Single by Stan Walker

from the album Introducing... Stan Walker
- Released: 22 November 2009
- Recorded: 2009
- Genre: R&B
- Length: 3:27
- Label: Sony
- Songwriters: Lucas Secon; Wayne Hector; Jonas Jeberg; Cutfather;
- Producers: Cutfather; Jonas Jeberg;

Stan Walker singles chronology
|  | "Black Box" (2009) | "Unbroken" (2010) |

Audio sample
- file; help;

= Black Box (song) =

"Black Box" is the debut single by season seven winner of Australian Idol, Stan Walker. It was released digitally on 22 November 2009, as the lead single from his debut studio album, Introducing... Stan Walker.

Blue covered this song for their 2013 album Roulette.

== Critical reception ==
Jade from MusicFix compared the song to all other Australian Idol winners' singles and wrote that the "black box" metaphor differentiates it from the others. She called the sound a "generic R&B beat" and continued by comparing Walker's voice to fellow Australian Idol winner Guy Sebastian, saying that Australian Idol voters "decided one Sebastian just wasn't enough." At the 2010 New Zealand Music Awards, "Black Box" won the award for the 'Highest Selling New Zealand Single'. It was also named the 'Radio Airplay Record of the Year' at the ceremony, after topping the New Zealand Radio Airplay Chart for ten weeks. At the 2010 ARIA Music Awards, "Black Box" was nominated for 'Most Popular Australian Single'.

== Chart performance ==
On the New Zealand Singles Chart, "Black Box" debuted at number five on 30 November 2009. The following week, it peaked at number one, where it remained for ten consecutive weeks. On 14 February 2010, "Black Box" was certified double platinum by the Recording Industry Association of New Zealand (RIANZ), for selling 30,000 copies. In Australia, the song debuted and peaked at number two on the ARIA Singles Chart on 30 November 2009, selling 17,493 copies in its first week, and becoming the fastest-selling Sony Bandit.fm download ever. Eventually, "Black Box" was certified double platinum by the Australian Recording Industry Association (ARIA), for selling 140,000 copies.

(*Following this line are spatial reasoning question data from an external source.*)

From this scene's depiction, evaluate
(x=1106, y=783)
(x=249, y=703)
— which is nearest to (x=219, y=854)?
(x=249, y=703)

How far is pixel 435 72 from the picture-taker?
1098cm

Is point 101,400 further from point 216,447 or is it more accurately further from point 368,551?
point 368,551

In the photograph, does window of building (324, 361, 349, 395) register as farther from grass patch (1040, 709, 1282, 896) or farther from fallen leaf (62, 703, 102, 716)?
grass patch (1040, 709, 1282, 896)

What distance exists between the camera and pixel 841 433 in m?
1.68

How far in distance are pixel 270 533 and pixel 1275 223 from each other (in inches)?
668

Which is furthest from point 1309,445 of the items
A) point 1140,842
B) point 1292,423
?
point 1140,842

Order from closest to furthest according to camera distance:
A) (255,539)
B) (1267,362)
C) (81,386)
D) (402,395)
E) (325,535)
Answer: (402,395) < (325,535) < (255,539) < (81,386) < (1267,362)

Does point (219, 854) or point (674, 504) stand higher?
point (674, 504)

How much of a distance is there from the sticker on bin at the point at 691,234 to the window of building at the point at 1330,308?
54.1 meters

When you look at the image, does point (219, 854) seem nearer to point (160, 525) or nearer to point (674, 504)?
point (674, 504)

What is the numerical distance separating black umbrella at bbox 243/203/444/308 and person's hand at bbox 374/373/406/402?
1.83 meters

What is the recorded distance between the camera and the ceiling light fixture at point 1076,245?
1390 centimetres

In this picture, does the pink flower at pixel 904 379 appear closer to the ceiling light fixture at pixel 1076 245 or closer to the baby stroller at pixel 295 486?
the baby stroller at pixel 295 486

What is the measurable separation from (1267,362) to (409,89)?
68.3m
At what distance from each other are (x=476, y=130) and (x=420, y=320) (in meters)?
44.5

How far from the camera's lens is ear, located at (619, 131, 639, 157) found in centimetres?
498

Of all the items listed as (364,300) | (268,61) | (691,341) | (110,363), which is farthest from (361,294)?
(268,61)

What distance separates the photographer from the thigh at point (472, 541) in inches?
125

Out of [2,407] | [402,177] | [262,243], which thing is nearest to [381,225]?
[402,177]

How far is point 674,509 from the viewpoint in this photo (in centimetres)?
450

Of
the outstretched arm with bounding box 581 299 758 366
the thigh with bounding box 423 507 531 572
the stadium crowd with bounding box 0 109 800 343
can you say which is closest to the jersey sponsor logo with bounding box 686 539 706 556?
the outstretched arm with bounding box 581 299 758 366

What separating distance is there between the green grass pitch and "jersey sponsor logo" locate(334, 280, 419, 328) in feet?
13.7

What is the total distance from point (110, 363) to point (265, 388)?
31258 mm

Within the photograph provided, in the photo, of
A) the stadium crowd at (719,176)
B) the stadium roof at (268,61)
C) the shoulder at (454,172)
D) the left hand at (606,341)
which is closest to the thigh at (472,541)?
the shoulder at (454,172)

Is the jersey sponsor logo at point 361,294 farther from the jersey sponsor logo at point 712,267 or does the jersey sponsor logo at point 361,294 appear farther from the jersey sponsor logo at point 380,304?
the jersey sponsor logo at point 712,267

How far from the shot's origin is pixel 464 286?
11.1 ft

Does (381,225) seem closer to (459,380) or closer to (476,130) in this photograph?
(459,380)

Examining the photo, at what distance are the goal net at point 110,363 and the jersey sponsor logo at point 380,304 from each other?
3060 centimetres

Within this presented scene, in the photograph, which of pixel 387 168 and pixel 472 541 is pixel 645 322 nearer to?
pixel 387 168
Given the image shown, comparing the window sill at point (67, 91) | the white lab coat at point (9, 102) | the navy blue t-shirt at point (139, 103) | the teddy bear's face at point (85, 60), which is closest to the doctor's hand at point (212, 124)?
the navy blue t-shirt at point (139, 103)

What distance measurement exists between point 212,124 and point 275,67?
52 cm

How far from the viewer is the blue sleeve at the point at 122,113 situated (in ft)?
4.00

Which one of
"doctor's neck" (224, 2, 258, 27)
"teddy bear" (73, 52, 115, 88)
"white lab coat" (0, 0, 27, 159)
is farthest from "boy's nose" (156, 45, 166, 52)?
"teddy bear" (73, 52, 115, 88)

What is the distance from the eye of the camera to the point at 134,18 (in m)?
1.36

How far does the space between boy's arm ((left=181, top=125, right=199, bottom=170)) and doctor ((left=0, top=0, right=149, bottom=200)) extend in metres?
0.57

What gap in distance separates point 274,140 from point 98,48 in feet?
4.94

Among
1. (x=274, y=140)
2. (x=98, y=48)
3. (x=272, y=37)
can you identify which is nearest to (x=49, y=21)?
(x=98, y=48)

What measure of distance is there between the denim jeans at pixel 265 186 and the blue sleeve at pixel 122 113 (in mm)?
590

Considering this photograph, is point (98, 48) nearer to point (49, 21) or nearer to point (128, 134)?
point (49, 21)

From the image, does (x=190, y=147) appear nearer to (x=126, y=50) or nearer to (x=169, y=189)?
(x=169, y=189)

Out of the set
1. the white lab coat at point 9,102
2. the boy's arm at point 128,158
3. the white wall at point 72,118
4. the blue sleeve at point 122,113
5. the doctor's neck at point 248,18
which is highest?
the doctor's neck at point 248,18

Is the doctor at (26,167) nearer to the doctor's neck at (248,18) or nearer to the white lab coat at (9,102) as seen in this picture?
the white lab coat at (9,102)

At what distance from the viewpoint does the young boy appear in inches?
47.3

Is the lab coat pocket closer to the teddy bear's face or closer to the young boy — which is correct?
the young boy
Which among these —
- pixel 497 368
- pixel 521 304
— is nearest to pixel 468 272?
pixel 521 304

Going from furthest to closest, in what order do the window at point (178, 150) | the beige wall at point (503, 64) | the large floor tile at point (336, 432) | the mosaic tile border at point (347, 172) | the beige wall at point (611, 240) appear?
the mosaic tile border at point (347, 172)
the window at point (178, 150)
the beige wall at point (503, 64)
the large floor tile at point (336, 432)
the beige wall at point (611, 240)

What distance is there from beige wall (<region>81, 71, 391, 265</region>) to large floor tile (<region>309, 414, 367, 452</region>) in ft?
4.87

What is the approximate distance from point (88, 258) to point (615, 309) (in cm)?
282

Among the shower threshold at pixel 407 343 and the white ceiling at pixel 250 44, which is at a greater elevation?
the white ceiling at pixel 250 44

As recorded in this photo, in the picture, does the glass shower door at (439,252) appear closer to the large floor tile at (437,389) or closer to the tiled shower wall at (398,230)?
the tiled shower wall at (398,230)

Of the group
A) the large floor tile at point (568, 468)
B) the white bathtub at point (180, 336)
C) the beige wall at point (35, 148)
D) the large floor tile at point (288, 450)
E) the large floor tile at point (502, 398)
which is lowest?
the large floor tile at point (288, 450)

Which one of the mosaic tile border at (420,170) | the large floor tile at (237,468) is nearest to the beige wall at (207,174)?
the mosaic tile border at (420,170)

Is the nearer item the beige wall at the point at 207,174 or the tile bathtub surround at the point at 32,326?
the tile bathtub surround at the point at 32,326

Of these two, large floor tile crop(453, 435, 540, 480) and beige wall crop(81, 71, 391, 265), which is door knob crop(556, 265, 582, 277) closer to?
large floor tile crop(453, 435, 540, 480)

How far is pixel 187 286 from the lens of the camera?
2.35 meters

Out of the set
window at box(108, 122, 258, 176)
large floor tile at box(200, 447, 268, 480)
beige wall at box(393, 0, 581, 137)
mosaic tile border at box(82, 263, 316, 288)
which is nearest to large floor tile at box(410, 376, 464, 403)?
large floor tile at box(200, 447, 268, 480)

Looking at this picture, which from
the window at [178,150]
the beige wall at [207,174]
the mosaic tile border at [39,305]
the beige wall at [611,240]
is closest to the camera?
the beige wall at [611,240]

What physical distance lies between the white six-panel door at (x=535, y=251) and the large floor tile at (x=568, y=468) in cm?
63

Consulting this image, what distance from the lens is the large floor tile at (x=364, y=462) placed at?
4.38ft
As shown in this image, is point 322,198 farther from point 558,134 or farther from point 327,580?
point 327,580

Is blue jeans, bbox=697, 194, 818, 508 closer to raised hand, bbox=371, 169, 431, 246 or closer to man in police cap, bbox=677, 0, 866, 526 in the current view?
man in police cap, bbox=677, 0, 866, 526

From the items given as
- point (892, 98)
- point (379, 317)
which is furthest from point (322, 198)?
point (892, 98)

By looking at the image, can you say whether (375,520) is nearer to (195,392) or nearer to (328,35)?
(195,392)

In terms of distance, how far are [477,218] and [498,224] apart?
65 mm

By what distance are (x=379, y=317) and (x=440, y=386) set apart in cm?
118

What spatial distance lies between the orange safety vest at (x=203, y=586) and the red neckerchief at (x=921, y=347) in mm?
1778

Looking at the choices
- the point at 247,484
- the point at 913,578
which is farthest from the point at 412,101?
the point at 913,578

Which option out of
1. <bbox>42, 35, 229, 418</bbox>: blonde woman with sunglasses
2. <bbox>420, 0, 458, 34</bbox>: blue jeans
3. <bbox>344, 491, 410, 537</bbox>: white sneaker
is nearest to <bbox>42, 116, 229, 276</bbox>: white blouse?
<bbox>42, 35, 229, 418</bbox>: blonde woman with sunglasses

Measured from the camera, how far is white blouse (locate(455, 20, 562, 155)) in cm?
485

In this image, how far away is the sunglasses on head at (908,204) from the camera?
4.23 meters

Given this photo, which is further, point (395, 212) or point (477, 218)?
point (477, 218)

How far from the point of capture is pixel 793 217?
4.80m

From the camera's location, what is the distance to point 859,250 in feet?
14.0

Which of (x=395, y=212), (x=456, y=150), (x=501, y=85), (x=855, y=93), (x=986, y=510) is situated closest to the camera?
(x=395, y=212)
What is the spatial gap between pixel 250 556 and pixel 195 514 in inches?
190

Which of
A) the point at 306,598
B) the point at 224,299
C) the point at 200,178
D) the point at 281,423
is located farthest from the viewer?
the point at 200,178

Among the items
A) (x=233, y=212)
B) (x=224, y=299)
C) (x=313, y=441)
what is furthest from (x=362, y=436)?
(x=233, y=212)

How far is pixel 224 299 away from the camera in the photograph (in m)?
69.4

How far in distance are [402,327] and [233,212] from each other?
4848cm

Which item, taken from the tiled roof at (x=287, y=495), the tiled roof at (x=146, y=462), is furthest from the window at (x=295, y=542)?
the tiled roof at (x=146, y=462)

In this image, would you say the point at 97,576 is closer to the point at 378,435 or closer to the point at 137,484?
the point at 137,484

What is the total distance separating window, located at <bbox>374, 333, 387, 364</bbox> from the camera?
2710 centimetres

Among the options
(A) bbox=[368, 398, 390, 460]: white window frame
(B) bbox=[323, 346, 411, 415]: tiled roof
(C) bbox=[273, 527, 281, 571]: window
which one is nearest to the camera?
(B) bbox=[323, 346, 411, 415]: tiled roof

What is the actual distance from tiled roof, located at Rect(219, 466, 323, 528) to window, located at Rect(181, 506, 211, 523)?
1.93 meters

==Music video and live performances==
The music video for the song was directed by Gemma Lee and filmed in Sydney on 24 November 2009. In an interview with Nova FM, Walker explained, "There might be a little bit of group dancing ... we'll see what happens. At first I was really nervous but I've warmed up now and I'm getting into it. I'm working on my look ... It's pretty cool – it's my first ever film clip. It's basically a house party that explains the lyrics. It talks about a relationship that has gone down but everything is still recorded in the black box. I really like it." The video premiered on YouTube on 29 November 2009.

Walker performed "Black Box" on the New Zealand television show, Close Up, on 6 December 2009, the day before the release of his album, Introducing... Stan Walker. He again performed the song at Barry Curtis Park in Manukau City as part of celebrations of Waitangi Day (6 February) in 2010.

==Track listing==
- Digital download
1. "Black Box" – 3:27

==Charts==
=== Weekly charts ===

| Chart (2009) | Peak position |
|---|---|
| ARIA Singles Chart | 2 |
| New Zealand Singles Chart | 1 |

=== Year-end charts ===

| Chart (2009) | Position |
|---|---|
| ARIA Singles Chart | 50 |
| Australian Artists Singles Chart | 9 |
| New Zealand Singles Chart | 19 |
| Chart (2010) | Position |
| ARIA Singles Chart | 60 |
| Australian Artists Singles Chart | 4 |

== Certifications ==

Certifications and sales for "Black Box"
| Region | Certification | Certified units/sales |
| Australia (ARIA) | 2× Platinum | 140,000^{^} |
| New Zealand (RMNZ) | 2× Platinum | 30,000^{*} |
^{*} Sales figures based on certification alone. ^{^} Shipments figures based on certification alone.

==Release history==

| Region | Date | Format | Label |
| Australia | 22 November 2009 | Digital download | Sony Music Australia |
New Zealand
| Australia | 25 November 2009 | CD single |

==See also==
- List of number-one singles from the 2000s (New Zealand)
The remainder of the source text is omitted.